10 Facts About The Nissan Leaf
The Nissan Leaf is probably one of the most interesting cars of the year and opens a new era for electric automobiles thanks to its 99 mpg EPA ratings. Here are 10 interesting facts (courtesy of PopularMechanics.com) about the car, some of them you might know while others are new to you.
- It is made from recycled water bottles – 60% of the plastic used for the interior is made out of recycled material. Most of it comes from water bottles and after the lifespan of the car ends, the vehicle’s weight which is 3375 pounds is recyclable and can be used to make other Leafs or water bottles.
- 100,000 miles warranty for the batteries – we all know that batteries are not what we would expect them to be after years of developing, but the Leaf has lithium-ion units that have a 100,000 mile / 8 year warranty. According to the estimates made by the engineers at Nissan, after using the Leaf for 10 years, the batteries will most likely maintain 70-80% of their capacity. Thanks to the fact that lithium will not chemically change while using the car, the batteries of the Leaf are also recyclable, just like the car.
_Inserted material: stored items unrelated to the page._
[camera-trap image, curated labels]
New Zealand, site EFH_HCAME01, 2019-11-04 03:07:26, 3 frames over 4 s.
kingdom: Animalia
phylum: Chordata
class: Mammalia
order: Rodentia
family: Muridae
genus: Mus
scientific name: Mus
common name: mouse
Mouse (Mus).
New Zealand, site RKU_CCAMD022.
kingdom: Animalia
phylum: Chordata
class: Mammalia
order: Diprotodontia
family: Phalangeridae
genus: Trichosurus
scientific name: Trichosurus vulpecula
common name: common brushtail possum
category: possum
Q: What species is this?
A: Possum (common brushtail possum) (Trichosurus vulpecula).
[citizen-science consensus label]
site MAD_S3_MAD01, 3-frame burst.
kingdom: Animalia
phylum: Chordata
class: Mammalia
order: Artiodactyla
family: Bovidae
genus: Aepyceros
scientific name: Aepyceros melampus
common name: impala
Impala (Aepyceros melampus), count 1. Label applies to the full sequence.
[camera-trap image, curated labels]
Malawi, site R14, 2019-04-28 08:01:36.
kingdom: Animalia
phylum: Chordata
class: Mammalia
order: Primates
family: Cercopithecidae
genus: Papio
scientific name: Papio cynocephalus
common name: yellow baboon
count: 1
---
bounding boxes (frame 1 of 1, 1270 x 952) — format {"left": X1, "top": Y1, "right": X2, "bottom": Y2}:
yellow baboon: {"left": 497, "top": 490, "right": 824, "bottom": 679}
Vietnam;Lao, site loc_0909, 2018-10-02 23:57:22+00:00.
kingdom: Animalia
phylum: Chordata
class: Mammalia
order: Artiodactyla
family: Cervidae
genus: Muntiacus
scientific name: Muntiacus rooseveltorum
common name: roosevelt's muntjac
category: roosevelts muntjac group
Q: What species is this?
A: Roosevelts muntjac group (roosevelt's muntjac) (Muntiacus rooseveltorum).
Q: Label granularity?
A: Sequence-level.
- Leaf’s headlights make it quieter – first of all, the LED headlights are 50% more power efficient in comparison to halogens. What is more interesting is that their winged form will direct the air away from the side mirrors which will reduce the level of the interior noise. The car is known to be more quiet even then premium luxury cars.
- Batteries Charge 80% in 30 minutes – the battery only needs 8 hours to be charged at a 220-volt outlet, and 16 hours at a 110 one. By using a 3-phase, quick-charging station, the Leaf’s lithium-ion batteries can reach 80% charging level in half an hour.
- Leaf can communicate with the driver – with the help of an E-mail-based system that is able to manage the charging system of the car, the Leaf can text info about the battery level to its owner. What it will do is to notify the owner when the batteries are charged, and at which point the driver can manage the AC system so that the interior of the car can reach the desired temperature level, before he gets inside of it. If the charging is interrupted, the driver will be notified via SMS.
- The navigation system is able to show your reachable area in real time – the Nissan Leaf comes standard with a navigation system that is capable of displaying the range in a graphic form, with a intuitive halo around the car’s current location, providing a real-time visual estimate of how much farther the driver of the car can go before he runs out of batteries. This can be done as the Leaf’s navigation system constantly communicates with Nissan’s databases by using satellite networks and is capable of displaying on the screen which nearby charging stations are available.
- Top speed of 95 mph – although it is a small-sized electric car, the Leaf is able to reach a top speed of 95 mph.
- The car offers driving tips – the energy menu of the Nissan Leaf can advise the driver to shut down the climate control under certain circumstances. This will allow more efficient energy consumption for the Leaf.
- $0.03 operating cost per mile – a conventional car that has a combustion engine that does 25 mpg will need about $1,800 in gasoline (for a $3 / gallon price tag) over a year of driving (15,000 miles), which doing the math works out to about $0.12 / mile. A useful innovation of the Leaf is that it can be pre-programmed to start charging during the wee hours (when the off-peak electric rates are active). For a $0.11 / kwh, The Nissan Leaf costs about $0.026 / mile to drive, or about $396 for 15,000 miles, which is about $1.400 less in comparison to a combustion engine powered cars.
- Its affordable too – the Nissan Leaf has a base price of $25.280, after the significant $7,500 federal rebate, which means that it is cheaper in comparison with the average new car sold in the United States. In addition, there are some states in USA that will offer extra incentives, like California – $5,000 or Colorado – $6,000. More than that, if the costumer of the Leaf wants to get a $2,200 charging station, the government will give him a $2,000 tax credit. In a year, Nissan is hoping that there will be 12,000 public charging stations in the United States.